**Goal of the exercise**
Please set down exactly the lines of the listing below from the line containing "Verzorgers van Molly" through the line containing "Field off School Lane", both lines included, leaving out all other lines.

**Data shown**
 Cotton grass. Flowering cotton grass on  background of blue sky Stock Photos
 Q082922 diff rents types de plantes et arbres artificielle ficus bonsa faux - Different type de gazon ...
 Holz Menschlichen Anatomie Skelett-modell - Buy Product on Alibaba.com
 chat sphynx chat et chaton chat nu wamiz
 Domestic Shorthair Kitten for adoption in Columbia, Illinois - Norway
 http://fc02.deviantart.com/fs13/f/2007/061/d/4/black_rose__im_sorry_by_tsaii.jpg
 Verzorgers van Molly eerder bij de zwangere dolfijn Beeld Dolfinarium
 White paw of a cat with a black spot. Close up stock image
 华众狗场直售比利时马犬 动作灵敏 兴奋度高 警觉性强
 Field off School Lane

...

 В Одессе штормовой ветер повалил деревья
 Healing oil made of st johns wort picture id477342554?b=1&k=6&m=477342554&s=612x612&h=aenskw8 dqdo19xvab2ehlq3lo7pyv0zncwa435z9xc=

**Final answer**
 Verzorgers van Molly eerder bij de zwangere dolfijn Beeld Dolfinarium
 White paw of a cat with a black spot. Close up stock image
 华众狗场直售比利时马犬 动作灵敏 兴奋度高 警觉性强
 Field off School Lane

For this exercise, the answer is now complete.